Em texto arguto Mary Douglas demonstra que essa suposição da magia como objetivo principal da religião autóctone, é um preceito duvidoso que promove negação de símbolos e da capacidade de oferecer estados de conduta para a experiência religiosa que não se enquadre dentro desse processo imediato, que tão fortemente se contrasta com a racionalização tal qual o Ocidente vivenciou.

Para Weber/Pierucci, a racionalização funciona dentro de parâmetros bem demarcados na técnica racional jurídica, sensíveis às normas. É claro que tal parâmetro se cola bem a Europa de Weber, onde se viu a Religião, antes uma força central da vida cultural, trasmigrar perante um novo processo e fragmentar a esfera do sagrado. “Um poder em declínio”. Mas quando passa a mensurar outros tipos de contextos varre como tufão as representações do sagrado no pensamento alhures. Para Weber, personalizado no seu paladino Pierucci, a racionalização se espraia através das instituições acadêmicas na forma de uma crescente teorização abstrata, introduz-se cada vez mais na esfera social, configurando uma formalização e atendendo a um processo longo de “sistematização, estruturação, articulação, unificação, homogeneização, abstração, universalização etc”. O mbito jurídico, fruto desse processo de racionalização formula o direito natural moderno, que

“Enfeixa harmoniosamente tecnicalidades, clareza e precisão conceitual, lógica formal e rigor dedutivo, estruturação coerente e sistematicidade, sofisticação intelectual e abstração elevada, alcançando nada menos que o plano racional superior da justificação por princípios”.

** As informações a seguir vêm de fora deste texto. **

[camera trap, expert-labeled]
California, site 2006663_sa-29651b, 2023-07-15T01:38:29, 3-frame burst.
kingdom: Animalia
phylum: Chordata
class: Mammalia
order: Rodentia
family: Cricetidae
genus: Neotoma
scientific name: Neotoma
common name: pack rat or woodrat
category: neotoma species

Eis o direito como extensão da secularização. Acompanhado do ascetismo religioso, que acontece com o afastamento da magia. Essa instituição é que marca o mundo moderno, de tal forma que os processos aludidos acima só podem ocorrer dentro dele. Eis uma descrição da transformação da esfera religiosa na vida social, mas não suficiente para calçar todo e qualquer tipo de racionalidade, sem antes recorrer a relações internas.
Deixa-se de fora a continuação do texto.